WHEREAS, Arizona and Buyer have entered into that certain Stock Purchase Agreement, dated as of November 14, 2018 (the “Purchase Agreement”), pursuant to which Buyer has agreed to purchase and acquire from Seller, and Seller has agreed to sell and transfer to Buyer, all of Seller’s right, title and interest in and to Armstrong Wood Products, Inc., a Delaware corporation (the “Company”), Armstrong Hardwood Flooring Company, a Tennessee corporation, and HomerWood Hardwood Flooring Company, a Delaware corporation (collectively, the “Company Subsidiaries”), by way of a purchase by Buyer of all of the issued and outstanding shares of common stock of the Company, all upon the terms and subject to the conditions set forth in the Purchase Agreement; and
WHEREAS, in connection with the consummation of the transactions contemplated by the Purchase Agreement, Buyer and Seller have agreed to enter into this Agreement at the Closing, all upon the terms and subject to the conditions set forth herein.

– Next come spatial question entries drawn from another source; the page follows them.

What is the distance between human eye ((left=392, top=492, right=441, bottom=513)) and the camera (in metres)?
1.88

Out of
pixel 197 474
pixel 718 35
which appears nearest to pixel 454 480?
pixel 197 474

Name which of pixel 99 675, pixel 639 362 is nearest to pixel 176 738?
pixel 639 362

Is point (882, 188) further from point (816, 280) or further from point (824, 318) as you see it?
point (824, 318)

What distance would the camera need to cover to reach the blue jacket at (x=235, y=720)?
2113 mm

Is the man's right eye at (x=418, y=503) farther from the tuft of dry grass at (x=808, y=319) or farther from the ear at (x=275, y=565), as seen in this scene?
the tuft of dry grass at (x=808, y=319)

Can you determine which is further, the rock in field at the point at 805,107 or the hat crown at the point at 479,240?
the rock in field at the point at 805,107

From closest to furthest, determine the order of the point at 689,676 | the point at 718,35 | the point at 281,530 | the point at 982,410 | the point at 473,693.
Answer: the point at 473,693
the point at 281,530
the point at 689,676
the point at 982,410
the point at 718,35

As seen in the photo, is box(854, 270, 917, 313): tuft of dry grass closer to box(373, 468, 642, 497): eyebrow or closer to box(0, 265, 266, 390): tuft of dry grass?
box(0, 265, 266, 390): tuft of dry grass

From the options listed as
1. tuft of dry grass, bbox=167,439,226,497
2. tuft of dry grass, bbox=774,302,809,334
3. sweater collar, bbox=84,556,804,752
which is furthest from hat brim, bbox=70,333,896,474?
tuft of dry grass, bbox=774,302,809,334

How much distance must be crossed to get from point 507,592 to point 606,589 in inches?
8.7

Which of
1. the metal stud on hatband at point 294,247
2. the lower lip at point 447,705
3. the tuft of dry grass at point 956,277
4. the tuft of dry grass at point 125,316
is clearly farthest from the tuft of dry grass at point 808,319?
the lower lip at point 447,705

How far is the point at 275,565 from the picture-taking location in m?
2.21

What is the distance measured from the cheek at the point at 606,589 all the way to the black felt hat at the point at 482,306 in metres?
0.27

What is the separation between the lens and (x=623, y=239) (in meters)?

NOW, THEREFORE, in consideration of the mutual covenants and agreements contained herein and for other good and valuable consideration, the receipt and sufficiency of which are hereby acknowledged, the Parties hereby agree as follows:
SECTION 1
DEFINITIONS
1.1 Definitions. For the purposes of this Agreement, the following terms shall have the meanings set forth below:
“Additional Service” shall have the meaning set forth inSection 2.1(b).
“Affiliate” means any partnership, joint venture, corporation or other entity that, as to a Party or other Person, as applicable, Controls, is Controlled by or is under the common Control with such Party or other Person, as applicable.
“Agreement” shall mean this Agreement, including the schedules attached hereto, as the same may be amended by the Parties from time to time.
“Bundled Service” means those Services identified onSchedule A as being part of a bundled package of Services.
“Control” means, with respect to any entity, the possession, directly or indirectly, of the power to direct or cause the direction of the management and policies of such entity, whether through the ownership of voting securities (or other ownership interest), by contract or otherwise.